Pupils do double maths at high tide. Photograph: The Hatch

Electric cars are one of the technologies heralded in the fight against climate change. But even here the cynical view can prevail: they don’t have a long enough range, you can’t charge them easily or quickly, they won’t catch on. One Dutch driver sought to prove the naysayers wrong, as Naaman Zhou found out.

So is that all we need – a little optimism to break the Brexit Groundhog Day loop? Or just a bit of humour?

Absolutely brilliant ending to the BBC Six O'clock News tonight #ChocksAway pic.twitter.com/eM7sFuWXKZ

— Matt Chorley (@MattChorley) January 30, 2019


What we liked

A gossamer-thin silver lining to the cloud that is Venezuela: the efforts made by neighbouring Colombia to deal with millions of people who have fled hunger and poverty has been exemplary, the Atlantic reports.

At the other end of the scale, who could not be touched by the story of the Devon farmer so attached to his lambs that he drove them to a sanctuary, not an abattoir.

Unlike a lamb to the slaughter.

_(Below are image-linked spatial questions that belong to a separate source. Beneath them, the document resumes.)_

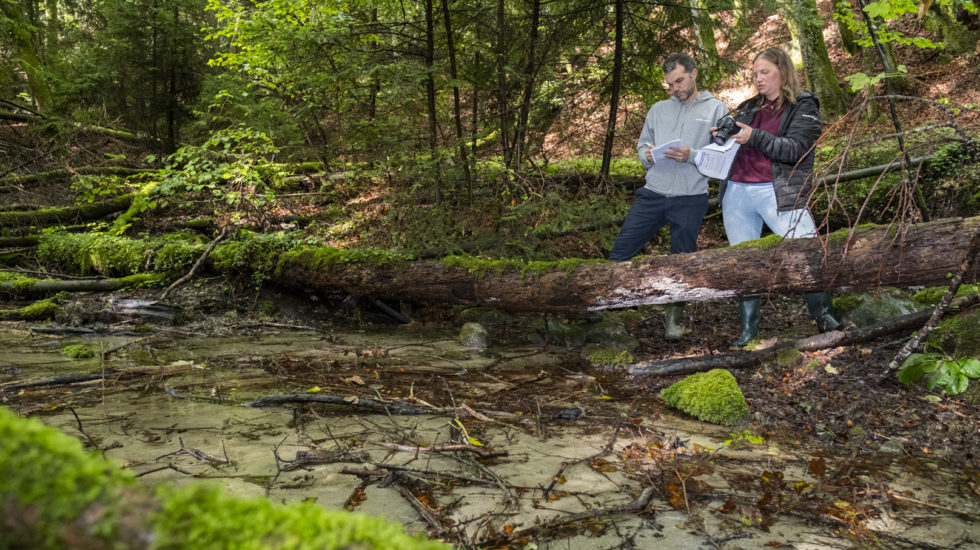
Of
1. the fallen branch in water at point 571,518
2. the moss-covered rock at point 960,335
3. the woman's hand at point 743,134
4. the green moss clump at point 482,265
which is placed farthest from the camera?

Photograph: Alamy

What we heard

The stories of how people have adapted and are now adapting should encourage us all to know that whatever the challenge, there will be those who will stand up to it and succeed.

Colddebtmountain, in the comments under the rising sea levels article

Who'd blame UK-based #Polish people returning home in face of UK #Brexit hostility? #Poland's #Democracy innovations, incl #sortition, make Brits look Retrograde (no, that not some foreign city). @marcingerwin https://t.co/x2YWmQtjw8 @GuardianUpside @markriceoxley69 @zuzfim

— Patrick Chalmers (@PatrickChalmers) January 30, 2019

Where was the Upside?

On Manus Island, where an asylum seeker who has been detained for almost six years won Australia’s most valuable literary prize.

Behrouz Boochani. Photograph: Jonas Gratzer/The Guardian

Also, for women everywhere, with the announcement of a pioneering year-long trial into a male contraceptive gel.